The majority of recent machine learning research has been centered on enhancing model performance, often assuming the quality of the training and testing data as a given. However, as illustrated in Figure 1, the typical workflow for real-world machine learning applications is primarily concerned with data collection, labeling, and cleaning. These tasks are frequently manual and time-intensive, and as models become more intricate and datasets increase in size the time and computational resources needed are becoming the primary constraints. This situation is likely to worsen, as we discussed in a recent paper pill.
The “Data-Centric AI challenge” (DCAI)", which gained significant attention for its focus on improving data quality, was a notable event launched at the NeurIPS 2021 conference. The competition’s objective was to train the most effective model for classifying images of Roman numeral digits (see figure for examples). Importantly, the participants’ task was to select the best training samples while the model architecture, training hyperparameters and dataset size remained unchanged. The outcomes were quite remarkable, as the majority of entries significantly improved upon the baseline accuracy achieved by random training set selection. The winners achieved an accuracy of $85%$, a substantial increase from the baseline of $64%$, approaching the human-level performance of $90%$.
The most effective techniques included data augmentation, removal of inaccurate labels or noisy images, adding specific samples to better illustrate edge cases (the so called “long-tail”, see our pill on model memorization) or correcting class imbalance.
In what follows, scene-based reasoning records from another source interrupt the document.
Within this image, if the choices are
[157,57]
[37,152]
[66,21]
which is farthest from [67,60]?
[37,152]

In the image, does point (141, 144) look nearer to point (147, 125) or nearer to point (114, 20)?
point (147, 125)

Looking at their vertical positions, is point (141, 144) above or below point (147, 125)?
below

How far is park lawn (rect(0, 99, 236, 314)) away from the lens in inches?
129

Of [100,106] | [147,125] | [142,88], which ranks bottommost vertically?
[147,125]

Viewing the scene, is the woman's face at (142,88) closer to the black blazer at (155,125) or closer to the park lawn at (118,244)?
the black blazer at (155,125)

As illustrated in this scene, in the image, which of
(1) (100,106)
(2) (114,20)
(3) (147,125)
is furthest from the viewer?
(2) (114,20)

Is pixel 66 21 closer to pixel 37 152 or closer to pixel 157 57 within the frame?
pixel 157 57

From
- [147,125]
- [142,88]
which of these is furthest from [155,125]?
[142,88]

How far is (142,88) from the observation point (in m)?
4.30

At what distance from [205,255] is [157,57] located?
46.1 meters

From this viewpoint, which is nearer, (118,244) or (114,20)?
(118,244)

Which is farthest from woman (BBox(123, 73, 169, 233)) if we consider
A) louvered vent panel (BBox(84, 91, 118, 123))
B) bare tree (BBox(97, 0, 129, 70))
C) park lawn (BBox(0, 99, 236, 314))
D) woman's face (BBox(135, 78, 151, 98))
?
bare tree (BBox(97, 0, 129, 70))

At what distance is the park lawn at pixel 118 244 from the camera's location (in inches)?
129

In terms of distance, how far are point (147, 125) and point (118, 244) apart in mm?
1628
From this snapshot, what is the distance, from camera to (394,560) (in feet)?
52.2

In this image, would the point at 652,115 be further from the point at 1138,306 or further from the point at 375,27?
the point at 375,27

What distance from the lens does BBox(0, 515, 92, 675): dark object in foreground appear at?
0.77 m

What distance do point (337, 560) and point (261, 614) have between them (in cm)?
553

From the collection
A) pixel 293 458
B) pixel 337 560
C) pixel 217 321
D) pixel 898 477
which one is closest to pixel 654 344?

Some detailed info from the winning teams can be found in the related blog post.
Inspired by the outcome of the DCAI challenge, a new set of benchmarks for data-centric evaluation, known as DataPerf, was introduced at the NeurIPS 2023 conference [Maz23D]. DataPerf provides a diverse array of problems that mirror real-world scenarios: its applications span across fields such as speech, vision and generative model prompting. Among the initial selection, the following challenges caught my attention:
- Data Selection for Vision: The importance of large datasets for complex computer vision tasks is undeniable. While sourcing high-resolution images from the internet is straightforward, the process of labeling them is often lengthy, tedious, and costly. This competition aims to alleviate such issues by focusing on data selection. Participants are tasked with identifying the most relevant images to label from a large candidate pool (the Open Images V6 dataset). With fixed concepts such as “sushi” or “hawk” and some positive examples, the objective is to find the best positive and negative images within a set budget. Submissions include both the selected training set and a description of the method.
- Debugging for Vision: Manual image labeling is not only time-consuming and costly, but also susceptible to errors. The objective of this competition is to devise the most effective strategy for pinpointing the harmful data points within a noisy and corrupted dataset. The evaluation of submissions hinges on a ranking system for the provided samples: an identical classifier architecture is retrained on an increasing number of top-ranked samples, and the mean accuracy on the test set is utilized as an indicator of the quality of image selection.
- Data Acquisition : Acquiring datasets from “data brokers” is a prevalent practice in the industry, although it can be quite costly and the resulting accuracy can fluctuate significantly. As a result, it’s common to initially buy a small sample from various brokers and assess their quality before making a larger investment. The objective of this competition is to determine the optimal strategy for buying data from multiple vendors, each offering different data accuracy and pricing. Specifically, participants are given a few samples, summary statistics, and pricing functions, and they must devise the best acquisition strategy to optimize the accuracy of a classifier within a set budget.
You can find all existing and new competitions, along with details about evaluation tools, leaderboards, and documentation on the Dynabench platform. Dynabench and the DataPerf are hosted and maintained by the MLCommons Association, a non-profit organization dedicated to accelerating innovation in machine learning for the benefit of both research and industry. Specifically, the MLCommons Data-Centric ML working group is actively involved in maintaining and developing new benchmarks for data-centric machine learning.
You might have noticed that the DataPerf benchmarks are a perfect fit for Data valuation. This is described in our recent blog Applications of data valuation in machine learning. If you want to apply these ideas in the competition, you can try out pyDVL: the python Data Valuation Library.